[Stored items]
....................
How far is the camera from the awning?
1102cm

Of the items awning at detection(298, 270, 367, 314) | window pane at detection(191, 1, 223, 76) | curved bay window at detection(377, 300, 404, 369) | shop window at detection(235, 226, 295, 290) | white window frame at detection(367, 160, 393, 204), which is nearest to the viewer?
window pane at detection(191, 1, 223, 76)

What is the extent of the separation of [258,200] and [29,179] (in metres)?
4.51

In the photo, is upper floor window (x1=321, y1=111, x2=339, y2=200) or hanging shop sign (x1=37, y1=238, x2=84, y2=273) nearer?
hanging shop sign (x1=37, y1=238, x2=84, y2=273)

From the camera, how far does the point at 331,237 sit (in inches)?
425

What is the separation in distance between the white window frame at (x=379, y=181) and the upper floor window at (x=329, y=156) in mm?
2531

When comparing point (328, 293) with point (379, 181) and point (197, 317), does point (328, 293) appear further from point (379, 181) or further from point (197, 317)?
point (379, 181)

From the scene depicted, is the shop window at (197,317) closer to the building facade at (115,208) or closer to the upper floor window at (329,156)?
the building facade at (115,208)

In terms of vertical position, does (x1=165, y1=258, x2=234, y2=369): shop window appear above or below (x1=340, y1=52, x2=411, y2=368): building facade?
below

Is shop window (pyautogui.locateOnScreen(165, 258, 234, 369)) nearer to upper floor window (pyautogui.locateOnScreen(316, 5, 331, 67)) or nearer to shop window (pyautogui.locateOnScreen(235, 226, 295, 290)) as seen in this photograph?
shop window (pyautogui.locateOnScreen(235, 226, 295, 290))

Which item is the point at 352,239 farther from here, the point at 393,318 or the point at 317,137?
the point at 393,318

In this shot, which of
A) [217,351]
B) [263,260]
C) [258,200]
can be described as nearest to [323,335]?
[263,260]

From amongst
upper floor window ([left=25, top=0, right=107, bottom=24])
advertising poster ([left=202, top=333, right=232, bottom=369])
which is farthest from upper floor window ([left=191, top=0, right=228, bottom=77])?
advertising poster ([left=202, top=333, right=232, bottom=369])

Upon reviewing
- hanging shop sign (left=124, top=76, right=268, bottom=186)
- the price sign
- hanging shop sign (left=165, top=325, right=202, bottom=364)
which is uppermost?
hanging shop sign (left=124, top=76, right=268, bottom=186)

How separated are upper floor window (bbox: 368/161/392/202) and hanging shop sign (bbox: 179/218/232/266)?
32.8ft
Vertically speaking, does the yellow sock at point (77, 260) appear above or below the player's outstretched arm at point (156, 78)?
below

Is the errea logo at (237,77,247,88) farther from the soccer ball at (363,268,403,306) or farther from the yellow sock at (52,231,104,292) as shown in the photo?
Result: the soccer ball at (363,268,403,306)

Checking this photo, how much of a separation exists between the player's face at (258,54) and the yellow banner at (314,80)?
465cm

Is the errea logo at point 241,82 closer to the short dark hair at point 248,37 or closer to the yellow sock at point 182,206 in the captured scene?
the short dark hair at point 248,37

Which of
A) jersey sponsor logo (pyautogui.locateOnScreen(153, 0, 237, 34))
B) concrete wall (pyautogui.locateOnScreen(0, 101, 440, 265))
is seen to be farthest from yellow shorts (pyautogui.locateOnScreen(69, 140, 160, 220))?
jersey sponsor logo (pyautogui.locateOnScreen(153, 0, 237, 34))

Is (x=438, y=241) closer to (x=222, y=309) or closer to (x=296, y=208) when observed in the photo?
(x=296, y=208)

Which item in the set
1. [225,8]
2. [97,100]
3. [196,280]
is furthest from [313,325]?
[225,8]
....................
WHAT YOU NEED TO DO. Update the stretch of the records from the line containing "Is the errea logo at (237,77,247,88)" through the line containing "Result: the soccer ball at (363,268,403,306)" so that "yellow sock" becomes "green sock", leaving everything else unchanged.

RESULT OF THIS TASK.
Is the errea logo at (237,77,247,88) farther from the soccer ball at (363,268,403,306) or farther from the green sock at (52,231,104,292) as shown in the photo?
Result: the soccer ball at (363,268,403,306)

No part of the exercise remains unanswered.